In the same vein, Carnival Cruise Lines is rolling out enhanced Internet services that include the cruise industry’s first social media package, enabling guests to access popular sites such as Facebook, Twitter and Instagram for $5 per day.
“We’re also piloting a mobile app on Carnival Breeze that provides guests with a variety of information on their cruise experience — from an at-a-glance look at the day’s activities to dining options and itinerary choices — along with a unique chat feature that allows them to communicate with their traveling party onboard,” said Stephanie Evans-Greene, Carnival’s vice president of brand communications.
Even the hardware of the ships themselves has advanced in order to accommodate today’s adventure-seeking, seen-it-all travelers. Carnival Vista, set to debut in 2016, will offer a SkyRide suspended cycling experience, the first IMAX Theater on a cruise ship and the RedFrog Pub, which will feature the line’s first onboard brewery. RCI’s latest ship, Quantum of the Seas, features the Ripcord by iFly skydiving simulator, a FlowRider surf simulator, bumper cars and disco roller skating.

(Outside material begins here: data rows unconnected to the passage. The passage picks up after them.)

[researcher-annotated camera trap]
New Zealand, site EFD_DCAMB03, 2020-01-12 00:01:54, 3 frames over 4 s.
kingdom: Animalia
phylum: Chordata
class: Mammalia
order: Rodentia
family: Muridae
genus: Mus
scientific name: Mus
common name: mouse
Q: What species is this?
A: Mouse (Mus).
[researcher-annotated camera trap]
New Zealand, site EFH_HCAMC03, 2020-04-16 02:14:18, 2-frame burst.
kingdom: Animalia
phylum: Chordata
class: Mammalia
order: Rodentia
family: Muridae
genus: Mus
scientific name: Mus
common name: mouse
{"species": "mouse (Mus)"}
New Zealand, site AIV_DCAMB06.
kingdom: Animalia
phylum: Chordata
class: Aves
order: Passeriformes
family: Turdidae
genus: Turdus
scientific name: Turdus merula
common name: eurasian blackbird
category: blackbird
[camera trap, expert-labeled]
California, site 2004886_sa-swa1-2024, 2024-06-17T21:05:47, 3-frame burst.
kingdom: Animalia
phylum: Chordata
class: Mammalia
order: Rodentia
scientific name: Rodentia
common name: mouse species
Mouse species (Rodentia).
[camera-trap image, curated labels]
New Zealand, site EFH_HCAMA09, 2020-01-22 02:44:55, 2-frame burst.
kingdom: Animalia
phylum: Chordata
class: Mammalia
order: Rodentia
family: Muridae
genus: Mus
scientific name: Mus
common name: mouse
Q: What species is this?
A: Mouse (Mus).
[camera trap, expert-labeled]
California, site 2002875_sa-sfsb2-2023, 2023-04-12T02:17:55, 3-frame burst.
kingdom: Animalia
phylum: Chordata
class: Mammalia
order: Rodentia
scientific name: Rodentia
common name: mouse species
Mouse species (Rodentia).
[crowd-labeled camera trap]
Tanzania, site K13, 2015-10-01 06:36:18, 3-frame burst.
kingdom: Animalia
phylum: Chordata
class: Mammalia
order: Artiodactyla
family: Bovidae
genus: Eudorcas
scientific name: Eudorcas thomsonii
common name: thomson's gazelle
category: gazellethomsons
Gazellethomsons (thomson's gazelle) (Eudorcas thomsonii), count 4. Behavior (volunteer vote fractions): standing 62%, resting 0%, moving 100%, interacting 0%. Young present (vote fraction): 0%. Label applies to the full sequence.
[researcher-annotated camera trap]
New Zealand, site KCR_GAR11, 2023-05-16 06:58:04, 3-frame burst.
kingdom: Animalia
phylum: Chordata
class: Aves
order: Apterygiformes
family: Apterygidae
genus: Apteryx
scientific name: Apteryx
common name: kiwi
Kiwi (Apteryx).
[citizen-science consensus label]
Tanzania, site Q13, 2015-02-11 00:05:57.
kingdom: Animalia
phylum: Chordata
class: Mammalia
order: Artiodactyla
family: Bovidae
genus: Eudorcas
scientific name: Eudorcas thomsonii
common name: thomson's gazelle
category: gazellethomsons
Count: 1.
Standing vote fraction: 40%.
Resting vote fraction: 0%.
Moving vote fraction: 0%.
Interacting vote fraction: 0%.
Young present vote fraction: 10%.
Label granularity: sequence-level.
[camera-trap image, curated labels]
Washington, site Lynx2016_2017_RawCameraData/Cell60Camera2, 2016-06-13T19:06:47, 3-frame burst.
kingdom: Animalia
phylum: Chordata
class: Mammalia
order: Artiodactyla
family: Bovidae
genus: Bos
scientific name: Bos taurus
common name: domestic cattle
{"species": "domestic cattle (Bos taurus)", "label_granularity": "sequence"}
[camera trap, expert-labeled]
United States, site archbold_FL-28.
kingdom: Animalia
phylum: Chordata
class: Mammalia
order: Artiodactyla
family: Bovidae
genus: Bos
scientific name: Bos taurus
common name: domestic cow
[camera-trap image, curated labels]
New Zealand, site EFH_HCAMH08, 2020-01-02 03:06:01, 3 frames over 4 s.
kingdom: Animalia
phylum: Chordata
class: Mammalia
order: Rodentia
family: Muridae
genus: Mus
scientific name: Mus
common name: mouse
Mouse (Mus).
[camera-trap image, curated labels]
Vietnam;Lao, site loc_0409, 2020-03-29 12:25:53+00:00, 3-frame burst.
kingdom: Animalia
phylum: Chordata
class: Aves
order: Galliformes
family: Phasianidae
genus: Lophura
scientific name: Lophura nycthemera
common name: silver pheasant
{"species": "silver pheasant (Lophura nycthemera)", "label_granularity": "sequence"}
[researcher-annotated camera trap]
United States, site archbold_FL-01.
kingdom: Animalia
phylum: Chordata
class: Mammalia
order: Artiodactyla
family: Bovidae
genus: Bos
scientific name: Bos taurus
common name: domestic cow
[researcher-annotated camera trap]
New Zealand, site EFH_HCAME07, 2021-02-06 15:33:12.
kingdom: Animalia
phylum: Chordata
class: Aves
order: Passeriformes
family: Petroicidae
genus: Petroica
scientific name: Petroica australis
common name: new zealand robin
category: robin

Norwegian Cruise Line’s Norwegian Escape will debut in October with Spice H20, an adults-only pool and lounge area inspired by Ibiza’s beach parties, and a three-story ropes course, complete with five zipline tracks. Fearless cruisers can also test their courage on The Plank, a six-inch-wide beam that extends eight feet from the side of the ship.
The latest and greatest products on land and sea are innumerable, which only works in favor of travel advisors who want to earn millennial business. In today’s environment, there are almost too many options to choose from and too many decisions to weigh.
According to Taegan Walker, CEO of Montana-based Get Lost Travel, the key to gaining a younger clientele is understanding the millennial mindset and earning their trust. Walker has found great success in showing her Gen Y clients the value in booking with a travel advisor. She often closes the deal by convincing clients that she can take out all of the guesswork, save them time and create an itinerary that is completely customized to their unique preferences.
“Millennials are experiential travelers who work hard and play hard,” said Walker. “If you can show the potential client that you are honest, here to be the best steward of their hard-earned dollar and that you can deliver the kind of efficiency we have come to expect in our day and age, then you have their attention.”